Every line from the one that includes "2. Finalize Design" to the end of the entries should be written out exactly, with the first and last included.
[RECORDS FOR THE EXERCISE Boundary: Start]
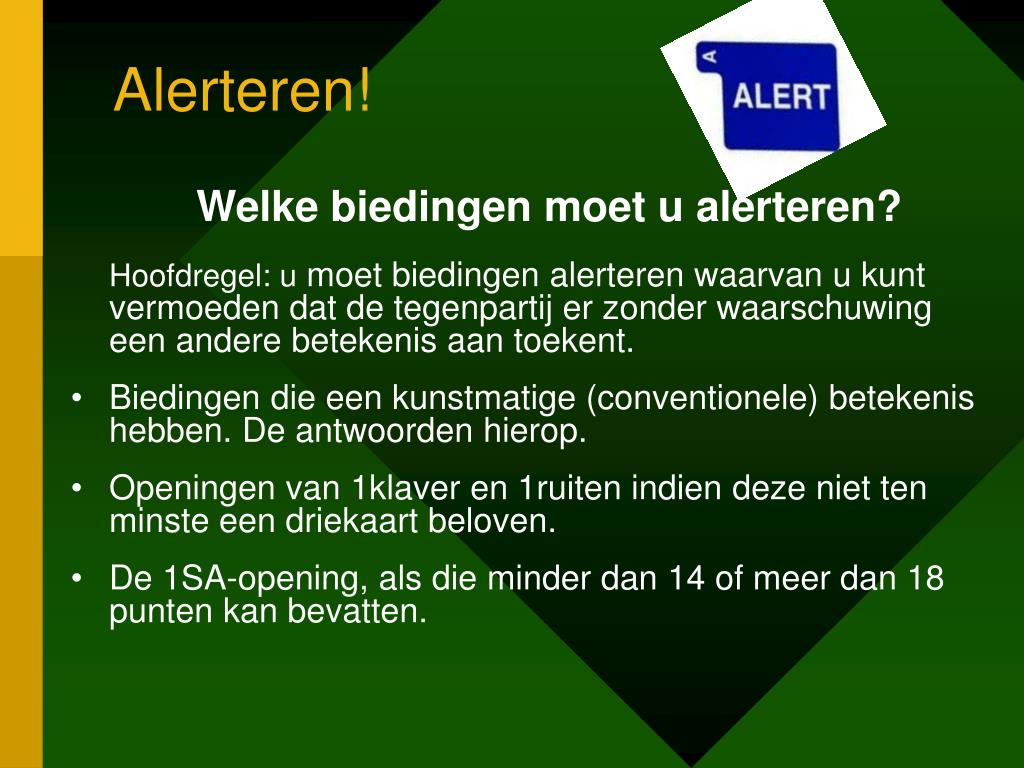 Alerteren!

A
ALERT

Welke biedingen moet u alerteren?

Hoofdregel: u moet biedingen alerteren waarvan u kunt vermoeden dat de tegenpartij er zonder waarschuwing een andere betekenis aan toekent.

• Biedingen die een kunstmatige (conventionele) betekenis hebben. De antwoorden hierop.

• Openingen van 1klaver en 1ruiten indien deze niet ten minste een driekaart beloven.

• De 1SA-opening, als die minder dan 14 of meer dan 18 punten kan bevatten.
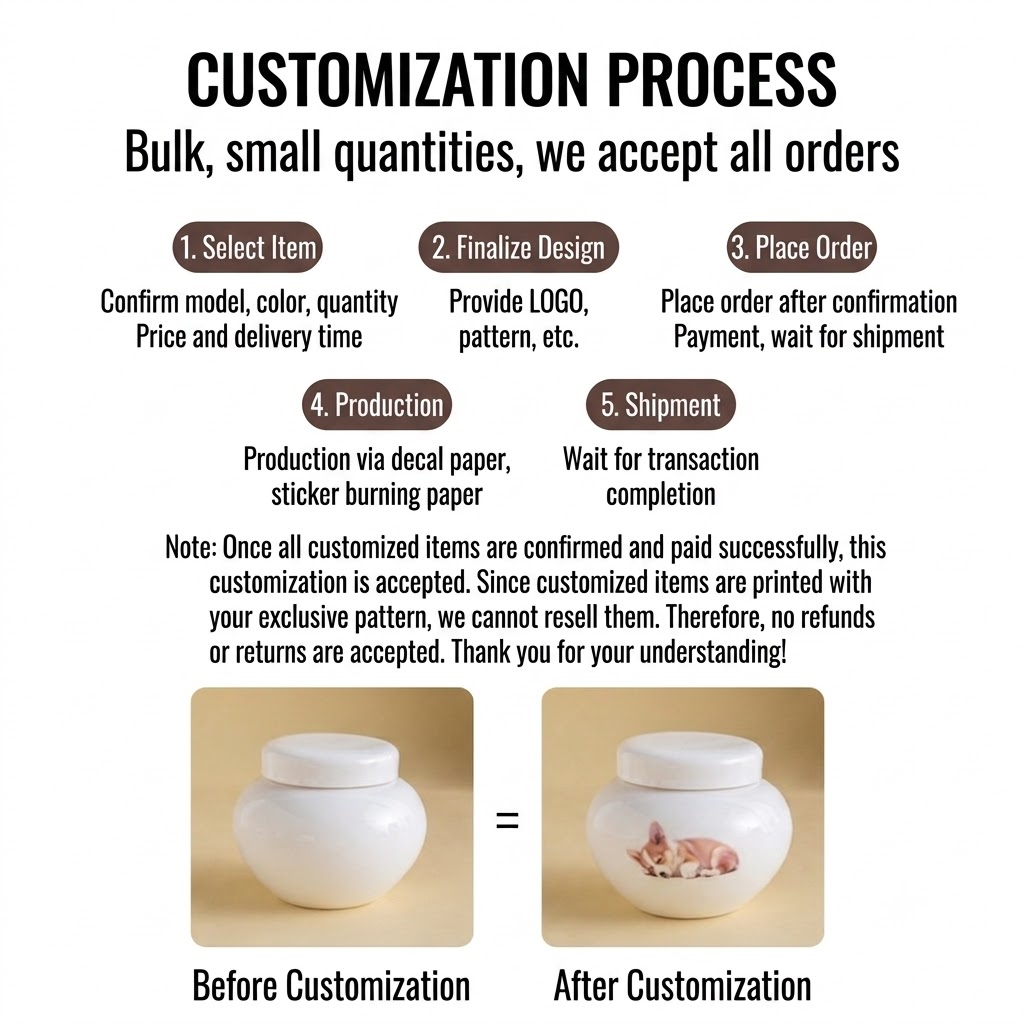 CUSTOMIZATION PROCESS
Bulk, small quantities, we accept all orders

1. Select Item
Confirm model, color, quantity
Price and delivery time

2. Finalize Design
Provide LOGO, pattern, etc.

3. Place Order
Place order after confirmation
Payment, wait for shipment

4. Production
Production via decal paper, sticker burning paper

5. Shipment
Wait for transaction completion

Note: Once all customized items are confirmed and paid successfully, this customization is accepted. Since customized items are printed with your exclusive pattern, we cannot resell them. Therefore, no refunds or returns are accepted. Thank you for your understanding!

=

Before Customization

After Customization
[RECORDS FOR THE EXERCISE Boundary: End]
> **EXERCISE OUTPUT**:
2. Finalize Design
Provide LOGO, pattern, etc.

3. Place Order
Place order after confirmation
Payment, wait for shipment

4. Production
Production via decal paper, sticker burning paper

5. Shipment
Wait for transaction completion

Note: Once all customized items are confirmed and paid successfully, this customization is accepted. Since customized items are printed with your exclusive pattern, we cannot resell them. Therefore, no refunds or returns are accepted. Thank you for your understanding!

=

Before Customization

After Customization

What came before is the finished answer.